* _GIVEN INSTRUCTION_
Render into Spanish the following sentence from the text on household energy use: "I drive almost exclusively in Moscow and occasionally to Pullman and rarely to Lewiston."

* _PASSAGE TO READ_

Substitution. In December 2014 we bought a 2010 Prius to replace Krista’s 1994 Subaru Legacy. The change in mpg was from mid-20s to high-30s (most of her driving is in Moscow, it does better on longer runs on the highway using cruise control so it can do more of the thinking).

Our milage data shows her car drove about 7300 miles in each 2014 and 2015, the latter with a 50% improvement in fuel efficiency.

Replacement. On the other hand, my work has me driving around Moscow. I find that I need to get between places faster, or take things larger, than bicycling facilitates. That is, I can’t achieve the driving reduction behavior I want, so I’m thinking about replacing my ’89 Toyota wagon with a used Nissan Leaf and moving to a carbon free automobile. I drive almost exclusively in Moscow and occasionally to Pullman and rarely to Lewiston. It seems the Leaf will meet my needs.

 Year 2012 2013 2014 2015
Krista’s car (red) 7927 6313 7370
My car (white) 5241 2336 4472 4107
My pickup (blue) 1059 2078 1576  966
Krista’s Prius (silver) 7318
totals  14227  10727  13418 12391

In 2014 I gave away our 15 year old riding lawnmower/snowblower. For two years now I’ve contemplated replacing the remaining gas lawn mower (self-propelled walk behind) with a reel mower and/or an electric (corded or cordless) mower. I think a purchase needs to happen in 2016, even if I keep the gas mower as backup.  Key issue is storage, I need a way to put either of those devices away out of the weather.

More Substitution. Karina and I used a Kill-A-Watt to measure the energy used by our refrigerator (part of a campaign to get a new fridge). Over a 3-day period (73.75 hrs) it used 9.06 KWH for an annual rate of 1076 KWH/yr. Karina has found replacement refrigerators with Energy Star ratings and energy usage ratings as low as 466KWH/yr and multiple options below 650KWH/yr. Now, realizing that the rating is like an EPA milage number (your milage may vary), it’s still hard to imagine we can’t get a better performing fridge.

We pulled out the fridge, it was made in Aug 1998 (17+ years ago). Googling how long a fridge lasts we found 3 sources: 80% last between 9-15 years; 10-15 years; and average 13 years.

SO, owning a refrigerator for its lifetime has 2 energy costs: operational cost and construction cost. One is paid daily, one is paid every 10-15 years.

As an aside, I wondered if there were a fridge that would pay for itself in energy savings (compared to keeping our current fridge (if it would last another 15 years)). I looked up the Avista power rate and multiplied by the KWH savings/year of our current vs potential new fridge = $45/year.

Karina was reluctant to search for a refrigerator that was 18+ cubic feet, 450KWH/year and priced under $700, but she found one (I think). Her reluctance stems from a desire to buy the features in the more expensive fridges she has found– which maybe should be a new category for this analysis: Too much vs Enough.

However, the analysis raised another question. When talking about payback period, are we talking the best sale price we can find, or the suggested retail price? That is, what does price measure: cost of inputs or other intangibles in the merchandising process?

* _SUPPLIED ENTRIES_
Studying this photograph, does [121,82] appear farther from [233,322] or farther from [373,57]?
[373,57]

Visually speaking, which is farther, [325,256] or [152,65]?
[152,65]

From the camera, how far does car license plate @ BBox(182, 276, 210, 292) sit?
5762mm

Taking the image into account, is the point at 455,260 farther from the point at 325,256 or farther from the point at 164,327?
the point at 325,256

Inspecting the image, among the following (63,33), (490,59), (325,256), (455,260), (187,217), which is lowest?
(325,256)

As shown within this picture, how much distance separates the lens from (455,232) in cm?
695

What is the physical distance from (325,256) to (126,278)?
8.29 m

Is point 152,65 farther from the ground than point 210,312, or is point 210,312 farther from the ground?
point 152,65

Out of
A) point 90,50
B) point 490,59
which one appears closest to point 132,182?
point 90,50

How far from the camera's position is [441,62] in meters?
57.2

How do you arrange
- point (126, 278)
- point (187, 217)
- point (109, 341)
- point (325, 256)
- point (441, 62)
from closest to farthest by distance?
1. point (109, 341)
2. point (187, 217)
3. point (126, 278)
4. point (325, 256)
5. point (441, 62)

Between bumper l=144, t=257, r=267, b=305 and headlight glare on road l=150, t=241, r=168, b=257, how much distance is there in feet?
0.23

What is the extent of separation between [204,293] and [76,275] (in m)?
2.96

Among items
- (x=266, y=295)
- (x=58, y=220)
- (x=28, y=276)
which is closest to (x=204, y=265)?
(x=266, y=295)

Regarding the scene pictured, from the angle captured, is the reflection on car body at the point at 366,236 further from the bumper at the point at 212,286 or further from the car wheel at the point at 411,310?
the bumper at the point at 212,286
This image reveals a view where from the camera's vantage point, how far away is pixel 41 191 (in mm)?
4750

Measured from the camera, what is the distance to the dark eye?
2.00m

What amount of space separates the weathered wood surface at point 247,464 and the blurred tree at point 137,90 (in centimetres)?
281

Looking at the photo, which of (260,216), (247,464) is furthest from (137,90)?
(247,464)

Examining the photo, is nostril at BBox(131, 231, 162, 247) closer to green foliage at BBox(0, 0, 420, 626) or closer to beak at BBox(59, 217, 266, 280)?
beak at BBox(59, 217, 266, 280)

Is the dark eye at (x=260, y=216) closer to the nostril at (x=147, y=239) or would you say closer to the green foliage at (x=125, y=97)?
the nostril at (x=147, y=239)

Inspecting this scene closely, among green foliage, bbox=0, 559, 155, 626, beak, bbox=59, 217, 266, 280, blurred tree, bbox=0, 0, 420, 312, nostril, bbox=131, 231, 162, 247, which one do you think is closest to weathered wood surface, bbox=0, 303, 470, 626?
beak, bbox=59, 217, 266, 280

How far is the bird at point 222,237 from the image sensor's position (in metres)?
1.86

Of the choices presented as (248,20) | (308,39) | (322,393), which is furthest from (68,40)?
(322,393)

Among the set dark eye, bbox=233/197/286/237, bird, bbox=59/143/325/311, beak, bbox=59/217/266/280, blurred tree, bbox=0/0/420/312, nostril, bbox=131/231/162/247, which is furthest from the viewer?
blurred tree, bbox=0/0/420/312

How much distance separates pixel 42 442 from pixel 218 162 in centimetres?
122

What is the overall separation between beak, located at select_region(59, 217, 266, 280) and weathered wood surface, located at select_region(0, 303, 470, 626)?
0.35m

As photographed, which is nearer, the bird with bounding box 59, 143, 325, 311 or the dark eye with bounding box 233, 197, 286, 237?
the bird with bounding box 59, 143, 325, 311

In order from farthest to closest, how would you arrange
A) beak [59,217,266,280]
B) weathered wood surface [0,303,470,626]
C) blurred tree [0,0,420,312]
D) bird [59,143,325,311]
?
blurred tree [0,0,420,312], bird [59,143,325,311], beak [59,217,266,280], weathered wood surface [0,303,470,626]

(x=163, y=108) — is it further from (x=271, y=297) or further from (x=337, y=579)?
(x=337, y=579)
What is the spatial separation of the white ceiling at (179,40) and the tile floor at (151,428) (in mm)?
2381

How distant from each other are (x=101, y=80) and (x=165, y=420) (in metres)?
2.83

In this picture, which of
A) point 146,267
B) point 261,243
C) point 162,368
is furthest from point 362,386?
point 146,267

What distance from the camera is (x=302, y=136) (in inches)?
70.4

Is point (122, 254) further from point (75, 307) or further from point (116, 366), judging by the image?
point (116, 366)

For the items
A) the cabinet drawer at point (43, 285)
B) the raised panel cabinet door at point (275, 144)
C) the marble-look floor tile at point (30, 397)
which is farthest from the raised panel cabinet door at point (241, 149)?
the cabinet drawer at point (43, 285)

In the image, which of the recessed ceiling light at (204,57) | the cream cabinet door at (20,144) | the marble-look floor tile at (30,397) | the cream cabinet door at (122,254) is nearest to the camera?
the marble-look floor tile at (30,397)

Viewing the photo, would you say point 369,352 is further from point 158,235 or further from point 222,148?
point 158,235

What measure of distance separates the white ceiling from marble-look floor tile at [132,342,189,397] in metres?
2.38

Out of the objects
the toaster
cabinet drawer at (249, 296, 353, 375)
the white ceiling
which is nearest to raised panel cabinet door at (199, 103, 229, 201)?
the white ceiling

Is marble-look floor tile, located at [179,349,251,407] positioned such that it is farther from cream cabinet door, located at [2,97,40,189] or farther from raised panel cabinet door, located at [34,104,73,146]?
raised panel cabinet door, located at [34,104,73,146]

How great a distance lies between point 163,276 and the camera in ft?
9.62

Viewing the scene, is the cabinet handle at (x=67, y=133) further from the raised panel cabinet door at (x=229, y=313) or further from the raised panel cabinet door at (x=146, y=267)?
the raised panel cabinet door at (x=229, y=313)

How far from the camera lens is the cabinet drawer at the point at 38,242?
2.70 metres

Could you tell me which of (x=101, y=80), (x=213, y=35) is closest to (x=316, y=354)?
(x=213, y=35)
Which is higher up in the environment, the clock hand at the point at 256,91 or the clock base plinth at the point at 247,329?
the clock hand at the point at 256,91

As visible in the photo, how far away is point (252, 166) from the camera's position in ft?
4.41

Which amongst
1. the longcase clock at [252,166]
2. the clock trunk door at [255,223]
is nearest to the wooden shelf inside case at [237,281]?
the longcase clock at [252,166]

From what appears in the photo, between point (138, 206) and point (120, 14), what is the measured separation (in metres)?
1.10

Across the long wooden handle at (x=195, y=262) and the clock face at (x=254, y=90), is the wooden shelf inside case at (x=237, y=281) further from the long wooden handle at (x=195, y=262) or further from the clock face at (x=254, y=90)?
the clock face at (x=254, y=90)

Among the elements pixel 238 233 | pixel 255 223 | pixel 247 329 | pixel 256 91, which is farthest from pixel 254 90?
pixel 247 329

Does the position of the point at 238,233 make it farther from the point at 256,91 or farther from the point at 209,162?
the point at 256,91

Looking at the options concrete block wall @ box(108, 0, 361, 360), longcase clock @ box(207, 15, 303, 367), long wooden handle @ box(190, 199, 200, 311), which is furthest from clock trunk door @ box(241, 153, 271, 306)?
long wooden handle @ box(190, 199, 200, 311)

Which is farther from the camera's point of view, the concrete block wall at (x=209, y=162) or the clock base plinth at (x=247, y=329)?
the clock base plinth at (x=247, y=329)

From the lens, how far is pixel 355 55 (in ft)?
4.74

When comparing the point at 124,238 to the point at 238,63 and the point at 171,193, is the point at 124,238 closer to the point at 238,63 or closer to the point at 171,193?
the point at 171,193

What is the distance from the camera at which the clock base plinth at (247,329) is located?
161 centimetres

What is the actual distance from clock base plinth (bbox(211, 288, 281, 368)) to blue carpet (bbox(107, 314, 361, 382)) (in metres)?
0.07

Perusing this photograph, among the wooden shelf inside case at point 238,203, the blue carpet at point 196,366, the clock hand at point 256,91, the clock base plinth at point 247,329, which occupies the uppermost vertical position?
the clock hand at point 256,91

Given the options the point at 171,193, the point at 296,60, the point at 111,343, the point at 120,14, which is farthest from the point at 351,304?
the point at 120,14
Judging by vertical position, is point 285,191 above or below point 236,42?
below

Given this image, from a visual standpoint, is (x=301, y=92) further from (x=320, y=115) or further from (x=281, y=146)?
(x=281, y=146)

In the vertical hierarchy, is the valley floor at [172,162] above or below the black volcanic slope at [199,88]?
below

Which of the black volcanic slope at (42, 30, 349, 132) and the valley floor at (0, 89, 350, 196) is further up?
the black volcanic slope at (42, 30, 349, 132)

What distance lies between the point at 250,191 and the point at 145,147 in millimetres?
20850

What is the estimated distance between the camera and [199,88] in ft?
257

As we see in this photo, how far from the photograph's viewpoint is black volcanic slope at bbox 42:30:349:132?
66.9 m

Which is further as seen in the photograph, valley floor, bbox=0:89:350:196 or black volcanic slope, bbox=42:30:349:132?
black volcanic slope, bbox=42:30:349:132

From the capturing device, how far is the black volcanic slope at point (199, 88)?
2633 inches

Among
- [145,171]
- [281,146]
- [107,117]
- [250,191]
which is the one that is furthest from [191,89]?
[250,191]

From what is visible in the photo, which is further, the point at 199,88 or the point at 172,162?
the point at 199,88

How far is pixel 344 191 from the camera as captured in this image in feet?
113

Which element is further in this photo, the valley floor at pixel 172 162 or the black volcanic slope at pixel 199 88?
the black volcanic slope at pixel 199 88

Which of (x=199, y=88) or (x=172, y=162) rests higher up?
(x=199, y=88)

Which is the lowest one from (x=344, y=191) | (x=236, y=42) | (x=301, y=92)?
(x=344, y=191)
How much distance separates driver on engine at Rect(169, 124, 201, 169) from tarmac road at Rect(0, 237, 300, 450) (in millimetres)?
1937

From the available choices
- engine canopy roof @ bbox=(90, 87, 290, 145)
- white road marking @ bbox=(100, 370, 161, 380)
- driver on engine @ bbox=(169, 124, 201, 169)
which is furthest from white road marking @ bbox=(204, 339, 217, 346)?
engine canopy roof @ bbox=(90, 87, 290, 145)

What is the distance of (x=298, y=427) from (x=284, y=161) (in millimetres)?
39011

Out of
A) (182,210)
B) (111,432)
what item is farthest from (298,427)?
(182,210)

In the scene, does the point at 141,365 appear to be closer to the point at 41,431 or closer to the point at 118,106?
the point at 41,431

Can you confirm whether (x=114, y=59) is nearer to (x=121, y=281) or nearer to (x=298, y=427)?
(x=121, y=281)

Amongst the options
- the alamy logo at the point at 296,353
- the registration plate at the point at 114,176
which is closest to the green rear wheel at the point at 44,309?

* _CORRECT RESPONSE_
Conduzco casi exclusivamente en Moscow, ocasionalmente hasta Pullman y rara vez hasta Lewiston.